No story was ever replete with more painful interest, than the account of the obstinate struggle which this unhappy youth kept up against physical decay. He never complained, never even would admit that he was ill. Finding his voice fail him in manoeuvring his corps, he would, after the exertion of a review, go and hide his weakness, fainting and sinking, upon some secret sofa. He was terrified lest he should, on the very threshold of the world, be driven back into his solitary splendor. At length, however, on the representation of a physician, whom he never would consult, he was sent to * Schönbrunn.

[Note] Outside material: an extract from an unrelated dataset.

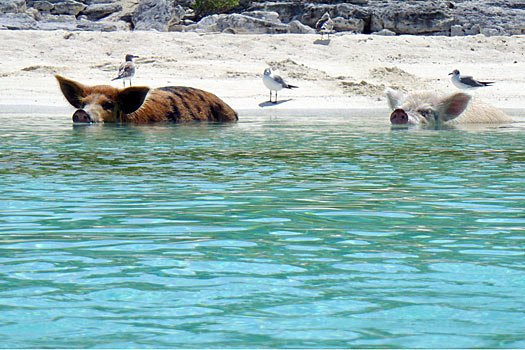 Nobody knows how the pigs came to island, but they have become a popular tourist attraction. Photo by cdorobek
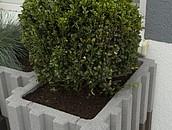 Nowoczesne kwietniki ogrodowe z betonu zdj. 4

The air and quiet of Schönbrunn were extremely beneficial: he began again to sleep and to eat. The first return of vigor was the signal for exertion. He commenced hunting, as the next best thing to war, in all weathers, and with a recklessness that, joined to similar exposure in visiting neighboring military stations, soon reëstablished his malady. Phthisis assumed all its power; he gradually sank; and, after dreadful suffering, and all the rallying and resistance which a strong will can sometimes effect against disease, he fell a victim to it, on the twenty-second of July, 1832, at Schönbrunn, on the same bed, in the same apartment, that his father had occupied as the conqueror of Vienna.

RULE FOR THE READING OF SERIOUS AND IMPRESSIVE

NARRATIVES.

Pieces which, like the preceding, abound in IMPRESSIVE circumstances, should be read with the full effect of EARNEST and DEEP FEELING, and with the GRAVE and DELIBERATE manner, which belong to the dignity of historical writing.

*Pronounced Shunbroon.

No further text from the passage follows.